This density gives a satisfactory description of the distribution of one of the coordinates of the particles reaching a plane screen and emanating from a point outside the screen ( $a$ is the coordinate of the projection of the source onto the screen, and is presumed to be unknown). The mathematical expectation of this distribution does not exist, since the corresponding integral is divergent. For this reason it is not possible to find a statistical estimator of $a$ by means of the method of moments. The formal use of the arithmetical mean (1) as a statistical estimator is meaningless, since $\overline{X}\;$ is distributed in the given instance with the same density $p( x; a)$ as every single result of the observations. For estimation of $a$ it is possible to make use of the property that the distribution in question is symmetric relative to the point $x= a$, where $a$ is the median of the theoretical distribution. By slightly modifying the method of moments, the sample median $\mu$ can be used as a statistical estimator. When $n \geq 3$, it is unbiased for $a$ and if $n$ is large, $\mu$ is distributed approximately normally with variance

$${\mathsf D} \mu \sim \frac{\pi ^ {2} }{4n} .$$

At the same time,

$$l( a) = - n \mathop{\rm ln} \pi + \sum _ { i= } 1 ^ { n } \mathop{\rm ln} [ 1 + ( X _ {i} - a) ^ {2} ],$$

thus $nl( a) = n/2$ and, according to (7), the asymptotic efficiency $e _ \infty ( \mu )$ is equal to $8/ \pi ^ {2} \approx 0.811$. Thus, in order that the sample median $\mu$ is as accurate a statistical estimator for $a$ as the maximum-likelihood estimator $\alpha$, the number of observations has to be increased by $25\pct$. If the losses in the experiment are great, then, in the definition of $a$, that statistical estimator $\alpha$ must be used, which, in the given case, is defined as the root of the equation

$$\frac{\partial l }{\partial a } \equiv - 2 \sum _ { i= } 1 ^ { n } \frac{X _ {i} - a }{1 + ( X _ {i} - a) ^ {2} } = 0.$$

As a first approximation, $\alpha _ {0} = \mu$ is used, and this equation is then solved by successive approximation using the formula

$$\alpha _ {k+} 1 = \alpha _ {k} + \frac{4}{n} \sum _ { i= } 1 ^ { n } \frac{X _ {i} - \alpha _ {k} }{1 + ( X _ {i} - \alpha _ {k} ) ^ {2} } .$$

Interval estimators.

An interval estimator is a statistical estimator which is represented geometrically as a set of points in the parameter space. An interval estimator can be seen as a set of point estimators. This set depends on the results of observations, and is consequently random; every interval estimator is therefore (partly) characterized by the probability with which this estimator will "cover" the unknown parameter point. This probability, in general, depends on unknown parameters; therefore, as a characteristic of the reliability of an interval estimator a confidence coefficient is used; this is the lowest possible value of the given probability. Interesting statistical conclusions can be drawn for only those interval estimators which have a confidence coefficient close to one.

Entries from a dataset
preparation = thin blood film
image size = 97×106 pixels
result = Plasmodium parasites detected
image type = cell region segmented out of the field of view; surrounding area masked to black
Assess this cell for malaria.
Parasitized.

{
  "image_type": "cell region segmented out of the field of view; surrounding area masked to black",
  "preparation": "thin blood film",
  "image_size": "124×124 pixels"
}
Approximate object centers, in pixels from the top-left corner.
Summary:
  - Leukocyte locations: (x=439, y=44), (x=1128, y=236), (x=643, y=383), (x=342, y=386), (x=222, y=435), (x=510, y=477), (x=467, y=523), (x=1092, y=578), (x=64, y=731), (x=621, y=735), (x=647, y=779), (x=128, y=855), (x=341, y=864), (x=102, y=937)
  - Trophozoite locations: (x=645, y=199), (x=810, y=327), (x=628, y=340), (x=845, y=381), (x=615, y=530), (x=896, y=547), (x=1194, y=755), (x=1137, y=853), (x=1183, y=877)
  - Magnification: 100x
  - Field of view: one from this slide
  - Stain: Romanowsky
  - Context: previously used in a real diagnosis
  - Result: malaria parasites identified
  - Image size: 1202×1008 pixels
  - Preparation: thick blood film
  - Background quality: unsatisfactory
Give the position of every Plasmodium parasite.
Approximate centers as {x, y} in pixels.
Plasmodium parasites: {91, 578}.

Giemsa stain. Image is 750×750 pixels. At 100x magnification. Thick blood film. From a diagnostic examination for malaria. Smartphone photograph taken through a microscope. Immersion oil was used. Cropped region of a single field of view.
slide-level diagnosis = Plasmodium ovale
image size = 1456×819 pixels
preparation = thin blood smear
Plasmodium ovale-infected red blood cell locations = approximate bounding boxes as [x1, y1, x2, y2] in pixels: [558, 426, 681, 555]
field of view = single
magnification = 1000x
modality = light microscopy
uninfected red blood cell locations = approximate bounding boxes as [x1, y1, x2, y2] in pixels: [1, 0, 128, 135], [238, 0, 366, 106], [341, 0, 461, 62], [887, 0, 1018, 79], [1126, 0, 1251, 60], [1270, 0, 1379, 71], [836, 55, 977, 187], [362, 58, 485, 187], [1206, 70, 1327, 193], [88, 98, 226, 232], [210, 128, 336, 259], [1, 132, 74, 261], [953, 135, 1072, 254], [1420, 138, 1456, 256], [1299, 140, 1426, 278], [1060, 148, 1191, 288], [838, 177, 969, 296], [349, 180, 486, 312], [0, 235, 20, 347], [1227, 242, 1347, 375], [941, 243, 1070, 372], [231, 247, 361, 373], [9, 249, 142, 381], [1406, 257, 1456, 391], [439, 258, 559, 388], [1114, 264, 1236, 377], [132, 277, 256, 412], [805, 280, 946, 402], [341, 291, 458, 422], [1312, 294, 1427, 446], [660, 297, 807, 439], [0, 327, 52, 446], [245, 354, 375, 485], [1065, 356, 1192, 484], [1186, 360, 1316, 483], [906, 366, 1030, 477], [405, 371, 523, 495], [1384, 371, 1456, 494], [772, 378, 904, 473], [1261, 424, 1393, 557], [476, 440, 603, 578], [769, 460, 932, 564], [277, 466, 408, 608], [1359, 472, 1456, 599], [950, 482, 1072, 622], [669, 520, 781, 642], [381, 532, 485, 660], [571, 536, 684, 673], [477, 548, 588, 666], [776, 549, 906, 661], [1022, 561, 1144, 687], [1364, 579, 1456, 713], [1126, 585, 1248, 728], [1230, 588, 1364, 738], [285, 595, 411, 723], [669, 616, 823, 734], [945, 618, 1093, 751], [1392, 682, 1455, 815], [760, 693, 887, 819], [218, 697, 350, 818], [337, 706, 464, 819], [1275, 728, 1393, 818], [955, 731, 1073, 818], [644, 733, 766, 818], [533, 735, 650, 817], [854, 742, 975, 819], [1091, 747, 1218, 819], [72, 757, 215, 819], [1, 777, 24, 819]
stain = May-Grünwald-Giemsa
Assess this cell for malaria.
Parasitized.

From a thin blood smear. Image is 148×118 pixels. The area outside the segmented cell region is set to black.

*Work instructions*.
- a) According to the excerpt on statistical estimators, what is the asymptotic efficiency of the sample median?
- b) Set down, without alteration, the lines of the entries from the line containing "Giemsa stain. Image" up to and including the line containing "image size = 1456×819 pixels".
The text and the entries come from separate sources.

*Solution list*.
- a) It is 8/π², approximately 0.811.

- b)
Giemsa stain. Image is 750×750 pixels. At 100x magnification. Thick blood film. From a diagnostic examination for malaria. Smartphone photograph taken through a microscope. Immersion oil was used. Cropped region of a single field of view.
slide-level diagnosis = Plasmodium ovale
image size = 1456×819 pixels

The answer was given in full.